Neuropsychiatric involvement in juvenile-onset systemic lupus erythematosus (jSLE)
- PMID: 37556020
- PMCID: PMC10412509
- DOI: 10.1186/s40348-023-00161-7
Neuropsychiatric involvement in juvenile-onset systemic lupus erythematosus (jSLE)
Abstract
Systemic lupus erythematosus (SLE) is a rare autoimmune/inflammatory disease with significant morbidity and mortality. Approximately 15-20% of SLE patients develop the disease during childhood or adolescence (juvenile-onset SLE/jSLE). Patients with jSLE exhibit more variable and severe disease when compared to patients with disease-onset during adulthood. Neuropsychiatric (NP) involvement is a clinically heterogenous and potentially severe complication.

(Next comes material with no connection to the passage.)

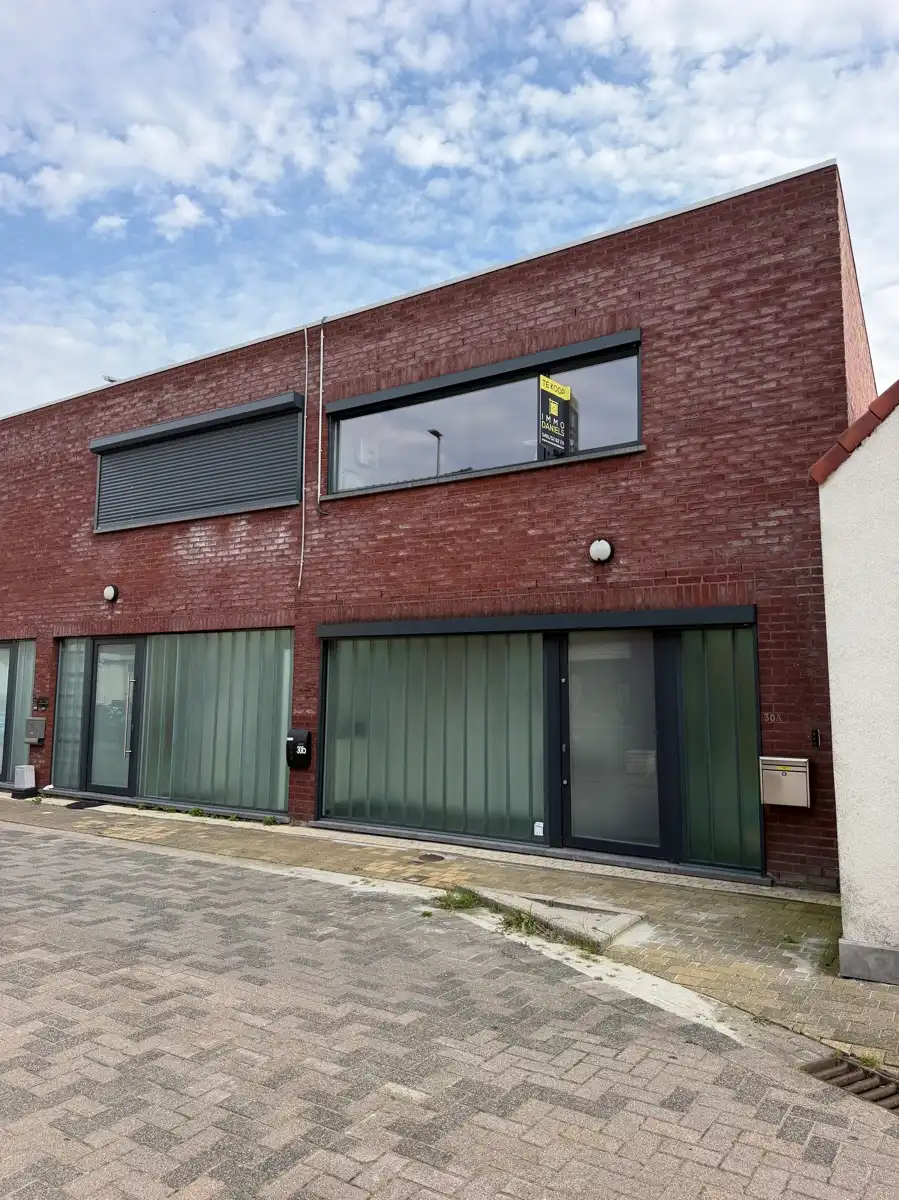 KIJKDAG 25/10 Instapklare woning met 2 slks., tuin & garage foto {{pictureIndex}}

Published reports on the incidence and prevalence of NP-jSLE are scarce, and the exact pathophysiology is poorly understood.This manuscript provides a review of the existing literature, suggesting NP involvement in 13.5-51% of jSLE patients. Among patients with NP-jSLE affecting the CNS, we propose two main subgroups: (i) a chronic progressive, predominantly type 1 interferon-driven form that poorly responds to currently used treatments, and (ii) an acutely aggressive form that usually presents early during the disease that may be primarily mediated by auto-reactive effector lymphocytes. While this hypothesis requires to be tested in large collaborative international cohort studies, it may offer future patient stratification and individualised care.
Keywords: CNS; Inflammation; Interferon; Juvenile; Lupus; NP-jSLE; Neurologic; Neuropsychiatric; SLE; Treatment; jSLE.
© 2023. Springer Nature Switzerland AG.
Conflict of interest statement
The authors declare no competing interests.